## PASSAGE TO READ
::::::::::

Liked The Traditional School Structures Will Never Change | The Digital Evolution of Schooling

Indeed the pandemic has made it clear that successful school change must be done within the existing structures, giving society the constancy it desires while also providing the young the opportunity to have an apt contemporary education.

Bookmarked Corona Virus, Schools and the Window of Opportunity | The Digital Evolution of Schooling

Work on the reality that society will expect the kids to go school, and return home at a set time each day, five days a week, for X days of the year, and break for holidays in the same weeks each year.

And just maybe some of the opportunities opened by the pandemic will be realised.

Mal Lee discusses the reality that has come apparent through the current crisis, that parents and society expect students to go to school.

What is now patently obvious from the pandemic experience is that physical attendance at a physical place school must be core to schooling forever.

Change therefore needs to be within this contraint.

Replied to Sustaining School Organisational Change | The Digital Evolution of Schooling ( )

The challenge of sustaining while simultaneously also evolving the organisational change is an art few have clearly mastered.

It is a markedly different art to that of making the initial change.

While the theory is important the sustaining, and the opportune revitalisation of the core change is an art that requires a macro understanding of whole school change and a recognition that this very much a political exercise. Sometimes it is small p political, but in mostly it is likely capital p political.

Ultimately it is about orchestrating electoral acceptability, governments winning and retaining office and the executive decision makers securing personal ‘wins’; an imperative rarely mentioned in the school or even the general change literature.

::::::::::

## THE DATA
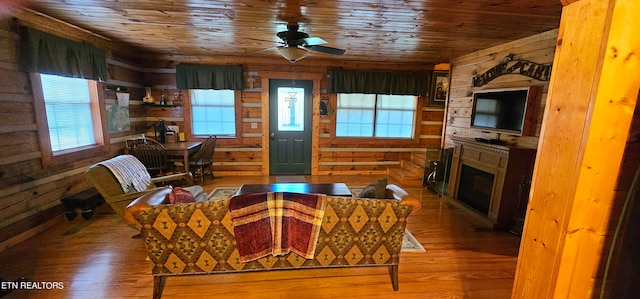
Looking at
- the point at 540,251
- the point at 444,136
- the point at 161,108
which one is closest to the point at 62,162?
Answer: the point at 161,108

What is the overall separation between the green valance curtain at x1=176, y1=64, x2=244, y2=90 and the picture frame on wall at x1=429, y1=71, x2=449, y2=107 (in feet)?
12.5

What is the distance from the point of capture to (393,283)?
2.08 m

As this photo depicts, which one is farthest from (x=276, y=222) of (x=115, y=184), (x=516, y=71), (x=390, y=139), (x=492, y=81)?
(x=390, y=139)

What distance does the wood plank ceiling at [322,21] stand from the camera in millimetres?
2398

::::::::::

## INSTRUCTIONS
a - Reproduce the passage on school change between "And just maybe" and "the initial change.", inclusive.
b - Decide whether each statement agrees with the passage on school change, answering yes or no and quoting the deciding words: (i) physical attendance at a physical school must remain core to schooling; (ii) sustaining organisational change is the same art as making the initial change; (iii) society expects kids to go to school seven days a week.
c - Write the next part of the passage on school change, picking up after its final sentence.

## SET OF ANSWERS
a -
And just maybe some of the opportunities opened by the pandemic will be realised.

Mal Lee discusses the reality that has come apparent through the current crisis, that parents and society expect students to go to school.

What is now patently obvious from the pandemic experience is that physical attendance at a physical place school must be core to schooling forever.

Change therefore needs to be within this contraint.

Replied to Sustaining School Organisational Change | The Digital Evolution of Schooling ( )

The challenge of sustaining while simultaneously also evolving the organisational change is an art few have clearly mastered.

It is a markedly different art to that of making the initial change.

b -
(i) Yes: "physical attendance at a physical place school must be core to schooling forever."
(ii) No: "It is a markedly different art to that of making the initial change."
(iii) No: "return home at a set time each day, five days a week"

c -
System change is an intriguing beast. So much energy is given to getting the change off the ground. Maintaining change seems to be something different altogether. For example, so much effort was put into getting schools eSmart. However, it is unclear what it means to sustain this. I really like Dave Cormier’s call to move past the working with the willing.
Replied to The Importance Of Students Using Their Own Digital Kit by Mal Lee, Roger Broadie (The Digital Evolution of Schools)

Critical is that digitally empowered students can use their ‘own’ suite of digital technologies largely unfettered within the school walls, and have ready connectivity.

That carries with it the school’s and teacher’s appreciation of how best to build upon that ownership to grow the learners and their learning. It entails a willingness to trust students to use in their everyday school learning the technologies they already use 24/7/365, the need to empower them, recognise, to value and build upon the students being digital, while understanding how they can take advantage of that capability in their teaching.

It obliges the school to understand this is a digitally empowered generation, with a digital mindset, ever rising expectations, who have long taken charge of their learning with the digital, who will do so lifelong, who have grown being digital by naturally using the apt technologies in near every facet of their lives and knowing how best to take advantage of that digital skillset.

I am all for handing over control and ownership to students. Agency is not my concern. I just wonder how much agency students can have when rather than schools (or education departments) making critical decisions, it is the market?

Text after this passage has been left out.